_TEXT EXCERPT_.
************
2. The apparatus for manufacturing a cylindrical member according to claim 1, wherein the control device is configured to control the film-forming device such that the exposed regions of the releasing layer on the outer peripheral surface of the core body are exposed on both ends of the resin film to be formed in the axial direction when the releasing property of the outer regions of the releasing layer is judged by the judging device.
3. The apparatus for manufacturing a cylindrical member according to claim 1, wherein the film-forming apparatus further comprises:
a rotation device configured to rotate the core body in the circumferential direction;
a supply device configured to supply a thermosetting resin to the outer peripheral surface of the core body rotated by the rotation device; and
a moving device configured to relatively move at least one of the supply device or the core body in the axial direction of the core body.
4. The apparatus for manufacturing a cylindrical member according to claim 3, wherein the exposed regions of the releasing layer on the outer peripheral surface of the core body are exposed on both ends of the resin film to be formed in the axial direction of the core body.
5. The apparatus for manufacturing a cylindrical member according to claim 1, further comprising an identification plate configured to identify the cylindrical core body.

This application is based on and claims priority under 35 USC 119 from Japanese Patent Application No. 2009-073781 filed on Mar. 25, 2009.

1. Technical Field

The present invention relates to an apparatus for manufacturing a cylindrical member and a method of manufacturing the cylindrical member.

2. Related Art

In electrophotographic apparatuses such as an electrophotographic image forming apparatus and the like, a number of cylindrical members are used. For example, a charging roll as a charging member, a development roll as a developing device, and a transfer belt and a transfer roll as a transfer device, a fixing roll as a fixing device and the like are used.

If such a cylindrical member has a seam, there may be the case where the deterioration of an image quality to be formed arises, and therefore, seamless members have been preferably used.
************
_DATA ROWS_.
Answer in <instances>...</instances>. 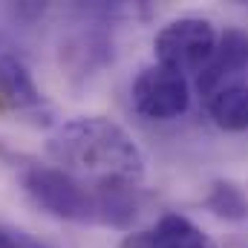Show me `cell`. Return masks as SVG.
I'll return each mask as SVG.
<instances>
[{"mask_svg": "<svg viewBox=\"0 0 248 248\" xmlns=\"http://www.w3.org/2000/svg\"><path fill=\"white\" fill-rule=\"evenodd\" d=\"M46 150L58 168L87 185L139 187L144 179V156L133 136L101 116H81L61 124Z\"/></svg>", "mask_w": 248, "mask_h": 248, "instance_id": "cell-1", "label": "cell"}, {"mask_svg": "<svg viewBox=\"0 0 248 248\" xmlns=\"http://www.w3.org/2000/svg\"><path fill=\"white\" fill-rule=\"evenodd\" d=\"M26 196L49 217L78 225H101L98 190L55 165H26L20 173Z\"/></svg>", "mask_w": 248, "mask_h": 248, "instance_id": "cell-2", "label": "cell"}, {"mask_svg": "<svg viewBox=\"0 0 248 248\" xmlns=\"http://www.w3.org/2000/svg\"><path fill=\"white\" fill-rule=\"evenodd\" d=\"M219 44V35L211 20L205 17H179L165 23L156 38H153V52L156 63L168 66L179 75L185 72H199L214 58Z\"/></svg>", "mask_w": 248, "mask_h": 248, "instance_id": "cell-3", "label": "cell"}, {"mask_svg": "<svg viewBox=\"0 0 248 248\" xmlns=\"http://www.w3.org/2000/svg\"><path fill=\"white\" fill-rule=\"evenodd\" d=\"M133 110L150 122H173L185 116L190 107V87L187 78L168 69V66H144L133 87H130Z\"/></svg>", "mask_w": 248, "mask_h": 248, "instance_id": "cell-4", "label": "cell"}, {"mask_svg": "<svg viewBox=\"0 0 248 248\" xmlns=\"http://www.w3.org/2000/svg\"><path fill=\"white\" fill-rule=\"evenodd\" d=\"M246 69H248V32L246 29H237V26H228L219 35L214 58L208 61L205 69H199L196 87H199L202 95L211 98L217 90L228 87V81L234 75L246 72Z\"/></svg>", "mask_w": 248, "mask_h": 248, "instance_id": "cell-5", "label": "cell"}, {"mask_svg": "<svg viewBox=\"0 0 248 248\" xmlns=\"http://www.w3.org/2000/svg\"><path fill=\"white\" fill-rule=\"evenodd\" d=\"M0 104L17 113H38L41 107H46L29 66L17 52H12V46L0 44Z\"/></svg>", "mask_w": 248, "mask_h": 248, "instance_id": "cell-6", "label": "cell"}, {"mask_svg": "<svg viewBox=\"0 0 248 248\" xmlns=\"http://www.w3.org/2000/svg\"><path fill=\"white\" fill-rule=\"evenodd\" d=\"M150 248H214V240L182 214H165L147 231Z\"/></svg>", "mask_w": 248, "mask_h": 248, "instance_id": "cell-7", "label": "cell"}, {"mask_svg": "<svg viewBox=\"0 0 248 248\" xmlns=\"http://www.w3.org/2000/svg\"><path fill=\"white\" fill-rule=\"evenodd\" d=\"M208 113L219 130H228V133L248 130V87L228 84V87L217 90L208 98Z\"/></svg>", "mask_w": 248, "mask_h": 248, "instance_id": "cell-8", "label": "cell"}, {"mask_svg": "<svg viewBox=\"0 0 248 248\" xmlns=\"http://www.w3.org/2000/svg\"><path fill=\"white\" fill-rule=\"evenodd\" d=\"M205 208L225 222H246L248 219V196L243 193V187L225 179H217L208 196H205Z\"/></svg>", "mask_w": 248, "mask_h": 248, "instance_id": "cell-9", "label": "cell"}, {"mask_svg": "<svg viewBox=\"0 0 248 248\" xmlns=\"http://www.w3.org/2000/svg\"><path fill=\"white\" fill-rule=\"evenodd\" d=\"M0 248H46V246L38 243L32 234H26V231H20V228L3 225V228H0Z\"/></svg>", "mask_w": 248, "mask_h": 248, "instance_id": "cell-10", "label": "cell"}]
</instances>
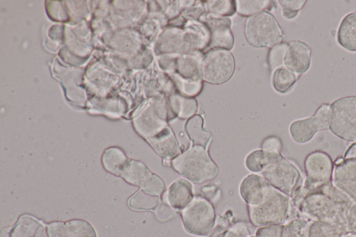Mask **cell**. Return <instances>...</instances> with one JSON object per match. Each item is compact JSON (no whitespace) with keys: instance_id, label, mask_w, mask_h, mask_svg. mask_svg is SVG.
Returning a JSON list of instances; mask_svg holds the SVG:
<instances>
[{"instance_id":"obj_1","label":"cell","mask_w":356,"mask_h":237,"mask_svg":"<svg viewBox=\"0 0 356 237\" xmlns=\"http://www.w3.org/2000/svg\"><path fill=\"white\" fill-rule=\"evenodd\" d=\"M353 202L331 182L307 194L296 207L298 214L311 221L346 226L347 212Z\"/></svg>"},{"instance_id":"obj_2","label":"cell","mask_w":356,"mask_h":237,"mask_svg":"<svg viewBox=\"0 0 356 237\" xmlns=\"http://www.w3.org/2000/svg\"><path fill=\"white\" fill-rule=\"evenodd\" d=\"M172 168L184 178L195 183H203L218 176L219 168L207 148L191 145L171 162Z\"/></svg>"},{"instance_id":"obj_3","label":"cell","mask_w":356,"mask_h":237,"mask_svg":"<svg viewBox=\"0 0 356 237\" xmlns=\"http://www.w3.org/2000/svg\"><path fill=\"white\" fill-rule=\"evenodd\" d=\"M295 210L291 198L273 186L261 204L248 206L249 219L257 227L283 225L294 217Z\"/></svg>"},{"instance_id":"obj_4","label":"cell","mask_w":356,"mask_h":237,"mask_svg":"<svg viewBox=\"0 0 356 237\" xmlns=\"http://www.w3.org/2000/svg\"><path fill=\"white\" fill-rule=\"evenodd\" d=\"M304 167L306 177L303 186L291 198L295 209L307 194L332 181L334 163L327 153L318 150L309 153L305 159Z\"/></svg>"},{"instance_id":"obj_5","label":"cell","mask_w":356,"mask_h":237,"mask_svg":"<svg viewBox=\"0 0 356 237\" xmlns=\"http://www.w3.org/2000/svg\"><path fill=\"white\" fill-rule=\"evenodd\" d=\"M245 36L254 47H273L281 43L283 33L275 17L264 10L248 18Z\"/></svg>"},{"instance_id":"obj_6","label":"cell","mask_w":356,"mask_h":237,"mask_svg":"<svg viewBox=\"0 0 356 237\" xmlns=\"http://www.w3.org/2000/svg\"><path fill=\"white\" fill-rule=\"evenodd\" d=\"M181 216L184 230L198 237H208L216 222L213 205L207 198L196 196L182 211Z\"/></svg>"},{"instance_id":"obj_7","label":"cell","mask_w":356,"mask_h":237,"mask_svg":"<svg viewBox=\"0 0 356 237\" xmlns=\"http://www.w3.org/2000/svg\"><path fill=\"white\" fill-rule=\"evenodd\" d=\"M329 130L337 137L356 142V96L339 98L330 104Z\"/></svg>"},{"instance_id":"obj_8","label":"cell","mask_w":356,"mask_h":237,"mask_svg":"<svg viewBox=\"0 0 356 237\" xmlns=\"http://www.w3.org/2000/svg\"><path fill=\"white\" fill-rule=\"evenodd\" d=\"M261 173L272 186L290 198L303 186L304 179L300 170L282 155L267 165Z\"/></svg>"},{"instance_id":"obj_9","label":"cell","mask_w":356,"mask_h":237,"mask_svg":"<svg viewBox=\"0 0 356 237\" xmlns=\"http://www.w3.org/2000/svg\"><path fill=\"white\" fill-rule=\"evenodd\" d=\"M234 69V58L228 50L211 49L204 56L201 65L202 79L209 83L220 85L232 76Z\"/></svg>"},{"instance_id":"obj_10","label":"cell","mask_w":356,"mask_h":237,"mask_svg":"<svg viewBox=\"0 0 356 237\" xmlns=\"http://www.w3.org/2000/svg\"><path fill=\"white\" fill-rule=\"evenodd\" d=\"M120 177L128 183L138 186L143 192L152 196H162L166 189L164 181L138 161H128Z\"/></svg>"},{"instance_id":"obj_11","label":"cell","mask_w":356,"mask_h":237,"mask_svg":"<svg viewBox=\"0 0 356 237\" xmlns=\"http://www.w3.org/2000/svg\"><path fill=\"white\" fill-rule=\"evenodd\" d=\"M332 183L356 202V142L348 148L343 157L334 161Z\"/></svg>"},{"instance_id":"obj_12","label":"cell","mask_w":356,"mask_h":237,"mask_svg":"<svg viewBox=\"0 0 356 237\" xmlns=\"http://www.w3.org/2000/svg\"><path fill=\"white\" fill-rule=\"evenodd\" d=\"M329 108V104H323L312 116L292 122L289 126L291 139L298 144H305L318 131L328 130Z\"/></svg>"},{"instance_id":"obj_13","label":"cell","mask_w":356,"mask_h":237,"mask_svg":"<svg viewBox=\"0 0 356 237\" xmlns=\"http://www.w3.org/2000/svg\"><path fill=\"white\" fill-rule=\"evenodd\" d=\"M200 21L206 26L209 33L207 47L230 50L234 45V38L230 30L232 22L225 17L211 15L202 16Z\"/></svg>"},{"instance_id":"obj_14","label":"cell","mask_w":356,"mask_h":237,"mask_svg":"<svg viewBox=\"0 0 356 237\" xmlns=\"http://www.w3.org/2000/svg\"><path fill=\"white\" fill-rule=\"evenodd\" d=\"M312 49L305 42L292 40L288 42L284 66L297 75L306 72L311 65Z\"/></svg>"},{"instance_id":"obj_15","label":"cell","mask_w":356,"mask_h":237,"mask_svg":"<svg viewBox=\"0 0 356 237\" xmlns=\"http://www.w3.org/2000/svg\"><path fill=\"white\" fill-rule=\"evenodd\" d=\"M271 187L263 176L250 174L241 181L239 193L248 206H257L262 202Z\"/></svg>"},{"instance_id":"obj_16","label":"cell","mask_w":356,"mask_h":237,"mask_svg":"<svg viewBox=\"0 0 356 237\" xmlns=\"http://www.w3.org/2000/svg\"><path fill=\"white\" fill-rule=\"evenodd\" d=\"M47 227L49 237H97L92 226L83 220L52 222Z\"/></svg>"},{"instance_id":"obj_17","label":"cell","mask_w":356,"mask_h":237,"mask_svg":"<svg viewBox=\"0 0 356 237\" xmlns=\"http://www.w3.org/2000/svg\"><path fill=\"white\" fill-rule=\"evenodd\" d=\"M148 141L157 154L164 161L171 162L182 152L180 145L169 126L148 138Z\"/></svg>"},{"instance_id":"obj_18","label":"cell","mask_w":356,"mask_h":237,"mask_svg":"<svg viewBox=\"0 0 356 237\" xmlns=\"http://www.w3.org/2000/svg\"><path fill=\"white\" fill-rule=\"evenodd\" d=\"M251 235L247 224L236 221L233 213L229 210L218 218L208 237H250Z\"/></svg>"},{"instance_id":"obj_19","label":"cell","mask_w":356,"mask_h":237,"mask_svg":"<svg viewBox=\"0 0 356 237\" xmlns=\"http://www.w3.org/2000/svg\"><path fill=\"white\" fill-rule=\"evenodd\" d=\"M203 55L198 51L175 56V67L172 74L195 81H201V65Z\"/></svg>"},{"instance_id":"obj_20","label":"cell","mask_w":356,"mask_h":237,"mask_svg":"<svg viewBox=\"0 0 356 237\" xmlns=\"http://www.w3.org/2000/svg\"><path fill=\"white\" fill-rule=\"evenodd\" d=\"M168 204L175 210L182 211L193 199V187L190 181L179 178L168 187L166 193Z\"/></svg>"},{"instance_id":"obj_21","label":"cell","mask_w":356,"mask_h":237,"mask_svg":"<svg viewBox=\"0 0 356 237\" xmlns=\"http://www.w3.org/2000/svg\"><path fill=\"white\" fill-rule=\"evenodd\" d=\"M168 109L169 122L175 118L189 119L195 115L197 103L194 98L172 93L169 97Z\"/></svg>"},{"instance_id":"obj_22","label":"cell","mask_w":356,"mask_h":237,"mask_svg":"<svg viewBox=\"0 0 356 237\" xmlns=\"http://www.w3.org/2000/svg\"><path fill=\"white\" fill-rule=\"evenodd\" d=\"M337 40L348 51H356V11L348 13L339 24Z\"/></svg>"},{"instance_id":"obj_23","label":"cell","mask_w":356,"mask_h":237,"mask_svg":"<svg viewBox=\"0 0 356 237\" xmlns=\"http://www.w3.org/2000/svg\"><path fill=\"white\" fill-rule=\"evenodd\" d=\"M203 124L202 117L195 114L186 121L185 131L193 145H200L207 148L211 139V133L204 129Z\"/></svg>"},{"instance_id":"obj_24","label":"cell","mask_w":356,"mask_h":237,"mask_svg":"<svg viewBox=\"0 0 356 237\" xmlns=\"http://www.w3.org/2000/svg\"><path fill=\"white\" fill-rule=\"evenodd\" d=\"M44 228V224L35 218L23 215L17 223L6 231V237H35Z\"/></svg>"},{"instance_id":"obj_25","label":"cell","mask_w":356,"mask_h":237,"mask_svg":"<svg viewBox=\"0 0 356 237\" xmlns=\"http://www.w3.org/2000/svg\"><path fill=\"white\" fill-rule=\"evenodd\" d=\"M346 227L329 222L311 221L309 237H346Z\"/></svg>"},{"instance_id":"obj_26","label":"cell","mask_w":356,"mask_h":237,"mask_svg":"<svg viewBox=\"0 0 356 237\" xmlns=\"http://www.w3.org/2000/svg\"><path fill=\"white\" fill-rule=\"evenodd\" d=\"M102 161L104 169L108 172L116 176H120L124 167L129 160L120 149L111 148L104 152Z\"/></svg>"},{"instance_id":"obj_27","label":"cell","mask_w":356,"mask_h":237,"mask_svg":"<svg viewBox=\"0 0 356 237\" xmlns=\"http://www.w3.org/2000/svg\"><path fill=\"white\" fill-rule=\"evenodd\" d=\"M280 155L281 153L269 152L262 149H257L246 156L245 165L248 170L252 172H261L267 165Z\"/></svg>"},{"instance_id":"obj_28","label":"cell","mask_w":356,"mask_h":237,"mask_svg":"<svg viewBox=\"0 0 356 237\" xmlns=\"http://www.w3.org/2000/svg\"><path fill=\"white\" fill-rule=\"evenodd\" d=\"M298 75L284 66L273 71L272 85L273 88L280 93H286L296 83Z\"/></svg>"},{"instance_id":"obj_29","label":"cell","mask_w":356,"mask_h":237,"mask_svg":"<svg viewBox=\"0 0 356 237\" xmlns=\"http://www.w3.org/2000/svg\"><path fill=\"white\" fill-rule=\"evenodd\" d=\"M310 222L298 214L282 225V237H309Z\"/></svg>"},{"instance_id":"obj_30","label":"cell","mask_w":356,"mask_h":237,"mask_svg":"<svg viewBox=\"0 0 356 237\" xmlns=\"http://www.w3.org/2000/svg\"><path fill=\"white\" fill-rule=\"evenodd\" d=\"M158 197L147 194L140 189L130 198L129 204L134 210H154L159 204Z\"/></svg>"},{"instance_id":"obj_31","label":"cell","mask_w":356,"mask_h":237,"mask_svg":"<svg viewBox=\"0 0 356 237\" xmlns=\"http://www.w3.org/2000/svg\"><path fill=\"white\" fill-rule=\"evenodd\" d=\"M204 3L206 10L213 16L232 15L236 12L235 1H207Z\"/></svg>"},{"instance_id":"obj_32","label":"cell","mask_w":356,"mask_h":237,"mask_svg":"<svg viewBox=\"0 0 356 237\" xmlns=\"http://www.w3.org/2000/svg\"><path fill=\"white\" fill-rule=\"evenodd\" d=\"M172 79L181 95L192 97L199 94L202 90V82L184 79L177 74H172Z\"/></svg>"},{"instance_id":"obj_33","label":"cell","mask_w":356,"mask_h":237,"mask_svg":"<svg viewBox=\"0 0 356 237\" xmlns=\"http://www.w3.org/2000/svg\"><path fill=\"white\" fill-rule=\"evenodd\" d=\"M236 12L243 16H252L264 11L270 6V1H235Z\"/></svg>"},{"instance_id":"obj_34","label":"cell","mask_w":356,"mask_h":237,"mask_svg":"<svg viewBox=\"0 0 356 237\" xmlns=\"http://www.w3.org/2000/svg\"><path fill=\"white\" fill-rule=\"evenodd\" d=\"M282 16L286 19H293L297 17L299 11L305 6L306 0H280Z\"/></svg>"},{"instance_id":"obj_35","label":"cell","mask_w":356,"mask_h":237,"mask_svg":"<svg viewBox=\"0 0 356 237\" xmlns=\"http://www.w3.org/2000/svg\"><path fill=\"white\" fill-rule=\"evenodd\" d=\"M288 43L281 42L271 47L268 54V63L272 70L284 66V59Z\"/></svg>"},{"instance_id":"obj_36","label":"cell","mask_w":356,"mask_h":237,"mask_svg":"<svg viewBox=\"0 0 356 237\" xmlns=\"http://www.w3.org/2000/svg\"><path fill=\"white\" fill-rule=\"evenodd\" d=\"M282 225L259 227L255 231V237H282Z\"/></svg>"},{"instance_id":"obj_37","label":"cell","mask_w":356,"mask_h":237,"mask_svg":"<svg viewBox=\"0 0 356 237\" xmlns=\"http://www.w3.org/2000/svg\"><path fill=\"white\" fill-rule=\"evenodd\" d=\"M346 227L348 235L356 236V202L352 204L347 212Z\"/></svg>"},{"instance_id":"obj_38","label":"cell","mask_w":356,"mask_h":237,"mask_svg":"<svg viewBox=\"0 0 356 237\" xmlns=\"http://www.w3.org/2000/svg\"><path fill=\"white\" fill-rule=\"evenodd\" d=\"M282 147V141L276 136L267 137L261 144V149L269 152L280 153Z\"/></svg>"},{"instance_id":"obj_39","label":"cell","mask_w":356,"mask_h":237,"mask_svg":"<svg viewBox=\"0 0 356 237\" xmlns=\"http://www.w3.org/2000/svg\"><path fill=\"white\" fill-rule=\"evenodd\" d=\"M154 211L158 220L161 221H166L173 217L175 214V209L170 205L161 203L159 204Z\"/></svg>"},{"instance_id":"obj_40","label":"cell","mask_w":356,"mask_h":237,"mask_svg":"<svg viewBox=\"0 0 356 237\" xmlns=\"http://www.w3.org/2000/svg\"><path fill=\"white\" fill-rule=\"evenodd\" d=\"M346 237H356V236H351V235H347Z\"/></svg>"},{"instance_id":"obj_41","label":"cell","mask_w":356,"mask_h":237,"mask_svg":"<svg viewBox=\"0 0 356 237\" xmlns=\"http://www.w3.org/2000/svg\"><path fill=\"white\" fill-rule=\"evenodd\" d=\"M250 237H255L254 236L251 235Z\"/></svg>"}]
</instances>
************
_TASK DETAILS_.
Return the patent excerpt on manufacturing cylindrical members in full, word for word, as it appears above the items.

_ANSWER TO THE PROBLEM_.
2. The apparatus for manufacturing a cylindrical member according to claim 1, wherein the control device is configured to control the film-forming device such that the exposed regions of the releasing layer on the outer peripheral surface of the core body are exposed on both ends of the resin film to be formed in the axial direction when the releasing property of the outer regions of the releasing layer is judged by the judging device.
3. The apparatus for manufacturing a cylindrical member according to claim 1, wherein the film-forming apparatus further comprises:
a rotation device configured to rotate the core body in the circumferential direction;
a supply device configured to supply a thermosetting resin to the outer peripheral surface of the core body rotated by the rotation device; and
a moving device configured to relatively move at least one of the supply device or the core body in the axial direction of the core body.
4. The apparatus for manufacturing a cylindrical member according to claim 3, wherein the exposed regions of the releasing layer on the outer peripheral surface of the core body are exposed on both ends of the resin film to be formed in the axial direction of the core body.
5. The apparatus for manufacturing a cylindrical member according to claim 1, further comprising an identification plate configured to identify the cylindrical core body.

This application is based on and claims priority under 35 USC 119 from Japanese Patent Application No. 2009-073781 filed on Mar. 25, 2009.

1. Technical Field

The present invention relates to an apparatus for manufacturing a cylindrical member and a method of manufacturing the cylindrical member.

2. Related Art

In electrophotographic apparatuses such as an electrophotographic image forming apparatus and the like, a number of cylindrical members are used. For example, a charging roll as a charging member, a development roll as a developing device, and a transfer belt and a transfer roll as a transfer device, a fixing roll as a fixing device and the like are used.

If such a cylindrical member has a seam, there may be the case where the deterioration of an image quality to be formed arises, and therefore, seamless members have been preferably used.